Beatport: Electronic Music Downloads

Beatport is a music download service I hadn’t heard about. Having recently moved from the UK where the electronica part of my eclectic taste in music (some doubt I have any taste at all) was well served by Juno and a beat-up vinyl-to-mp3 setup (seems like it’s easier to go mp3 to vinyl these days), I was struggling to find a good supplier for my trip hop/electronica/chill-out/nu jazz/progressive house/trance cravings. While Germany is a leader in producing electronic music, we certainly suck at distributing it, especially the long tail of things.

While reading up on Dialect Recordings (well worth a visit, especially the Releases goodies section and the live take on Prins Thomas at the Bus Palladium), I found that a lot of their stuff that was previously only purchasable via Juno now had a link to Beatport.

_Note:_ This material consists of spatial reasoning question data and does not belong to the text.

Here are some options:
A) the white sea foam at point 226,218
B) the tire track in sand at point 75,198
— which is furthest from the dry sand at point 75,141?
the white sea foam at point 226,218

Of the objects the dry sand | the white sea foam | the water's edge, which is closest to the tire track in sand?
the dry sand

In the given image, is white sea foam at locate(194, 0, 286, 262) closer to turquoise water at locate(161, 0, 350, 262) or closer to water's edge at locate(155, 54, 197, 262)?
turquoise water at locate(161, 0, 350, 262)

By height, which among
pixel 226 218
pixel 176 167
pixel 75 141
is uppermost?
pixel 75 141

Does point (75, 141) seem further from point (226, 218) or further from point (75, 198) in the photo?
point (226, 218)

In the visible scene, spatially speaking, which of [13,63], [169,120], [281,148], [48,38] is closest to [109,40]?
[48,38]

Intrigued, I clicked and I think I looked up again 3 hours later, having spent EUR30 on 15+ tracks on some fine, fine electronica. The process was seamless, the flash-based site has an ok GUI (a little too Web 3.0 for me in that it is a self-contained Flash app that breaks web conventions like the Back button) and excellent content. Feel like seeing recommended playlist or charts by Tiefschwarz, Gabriel and Dresden or Minilogue? Feel like downloading old Boards of Canada or new Trentemoller? The stuff is all there. While not yet as complete as Juno, “database liquidity” is impressive and the service feels very rich in terms of guiding you to content via genres, popular downloads or recommendations by artists you like. Also, streaming is almost instantaneous, which is a really nice change from iTunes buffering. Of course, given that these are mostly remixes and original electronica content, prices are quite high $1.49 - $2.49 and EUR equivalents. No DRM, of course, and while not VBR encoded, a nice choice of MP3 @ 320 kbps, MP4 or WAV ($1/track extra). With those choices and even at those prices, Beatport easily beats ordering yet another 12″ from Juno.

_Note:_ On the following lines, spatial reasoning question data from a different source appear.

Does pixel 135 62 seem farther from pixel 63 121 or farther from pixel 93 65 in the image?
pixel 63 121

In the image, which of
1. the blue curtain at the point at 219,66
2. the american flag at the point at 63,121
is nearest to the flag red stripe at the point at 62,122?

While my review sounds a bit fanboi, it’s nothing against Wikipedia’s article about Beatport (hence the neutrality is somewhat disputed :p). The business case for Beatport is of course that electronica is growing and very much focused on the long tail of bootlegs, remixes and edits. A distribution platform that allows artists and labels to self-upload, manage and share rights and keeps a “fair” share of the proceeds can become a huge business in the “mega-niche” of electronic music. What a potential investment target for our US operations (or so I thought)!

Having become this excited about it, I checked VentureSource to see whether any funding had been reported and it has indeed: Insight Venture Partners put in $12M in April this year. Well done! Insight’s page on portfolio company Beatport reports 175K tracks and 5K labels. That’s a great start. Insight, if you happen to be contemplating a second round, please give us a call!

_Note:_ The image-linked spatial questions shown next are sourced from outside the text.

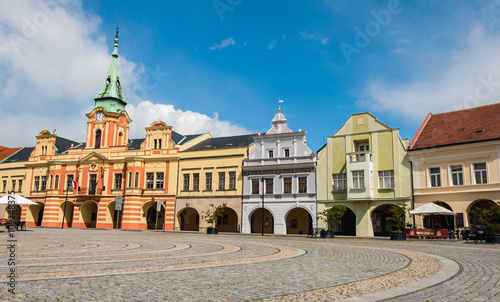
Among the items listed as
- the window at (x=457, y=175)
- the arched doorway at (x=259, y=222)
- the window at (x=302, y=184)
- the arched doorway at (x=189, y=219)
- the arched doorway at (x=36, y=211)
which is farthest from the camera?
the arched doorway at (x=36, y=211)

Alexa backs up that Beatport is taking off, albeit from a very low level:

Alexa Beatport Chart

So, I will leave you with three things. First, the proof that Insight’s money is being spent on the right things. Meet the Beatportal twins:

Beatportal Twins

Second, the Beatport embeddable affil marketing widget (congrats on getting marketing/SEO right!):

Go to Beatport.com Get These Tracks Add This Player

And finally, one of the tracks I purchased from Beatport. It’s a remix of Crazy Juliet by Freeze Emotions, pretty trance-y but very much worth the EUR1.99.

Now head to Beatport and get your freak on! Or read the Beatportal to get in the mood to buy and, of course, /dance!

One Comment

  1. Posted 5 September, 2007 at 0:28 | Permalink

    dude now i am officially crying in my beer. been using beatport for a looong time. sniff.